The 7000-odd islands that comprise the Philippines are the forgotten islands of southeast Asia. Off the main overland route and with a recent history of martial law and endemic corruption, the country has struggled to attract tourists in the numbers many of its southeast Asian neighbours have.

However, most of the Philippines is laidback, stable and relatively safe. The locals are, by and large, an exceptionally friendly and helpful bunch. On top of this, transport is cheap, the food is good, accommodation is plentiful and (for the monolinguistic) English is widely spoken.

The Philippines has been dogged by trouble. In 2000 a Brussels-based research centre declared the Philippines the most disaster-prone country on earth. It named typhoons, earthquakes, volcanic eruptions, floods, garbage landslides and military action against Muslim insurgents as just some of the problems both locals and tourists have had to deal with.


Ongoing anti-government protests are planned for Manila across the first week of July 2005. Allegations of vote-tampering and corruption against President Gloria Arroyo have sparked several protests which have seen riot police move to contain protestors. Travellers are urged to keep up with the latest news and be aware that the situation is tense and may turn violent.

## Recorded data
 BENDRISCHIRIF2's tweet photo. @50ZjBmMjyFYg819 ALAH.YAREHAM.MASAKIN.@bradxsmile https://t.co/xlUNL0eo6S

## Exercise requirements
a. Write out the Philippines passage, starting with "However, most of" and going on through "is widely spoken.".
b. According to the Philippines passage, why has the country struggled to draw as many tourists as its southeast Asian neighbors? Answer in one to three sentences.
c. Continue the Philippines passage from the point where it stops.

## Answers in order
a.
However, most of the Philippines is laidback, stable and relatively safe. The locals are, by and large, an exceptionally friendly and helpful bunch. On top of this, transport is cheap, the food is good, accommodation is plentiful and (for the monolinguistic) English is widely spoken.

b. The islands lie off the main overland route through the region. The country also has a recent history of martial law and endemic corruption.

c.
Travellers are advised to avoid most of Mindanao, an island in the southern Philippines, especially the Zamboanga peninsula, Basilan, Tawi-Tawi and the Sulu archipelago, where ethnic and religious animosities fuel ongoing violence. Boat safety is also a concern throughout the country.

Abu Sayyaf, a Muslim extremist group, is responsible for bombings, kidnappings and murders targeting foreigners, including tourists. They operate principally on Mindanao, but have also claimed responsibility for bombings further north.

The other major issue to be aware of is boat safety. The Philippines archipelago is serviced by a flotilla of ferries, some of them little more than rickety tubs that are often overcrowded and under-serviced. There are 100 ferry accidents a year in the Philippines, many of them causing a high number of fatalities. If you feel uncomfortable boarding a ferry that looks shonky, leaky or overcrowded, look for an alternative boat or catch a plane.

Full country name: Republic of the Philippines

Area: 299,000 sq km

Population: 84.61 million

Capital City: Manila (pop: 10 million)

People: Predominantly descendants of Malays, Chinese and Muslim minorities and a number of mestizos (Filipino-Spanish or Filipino-Americans)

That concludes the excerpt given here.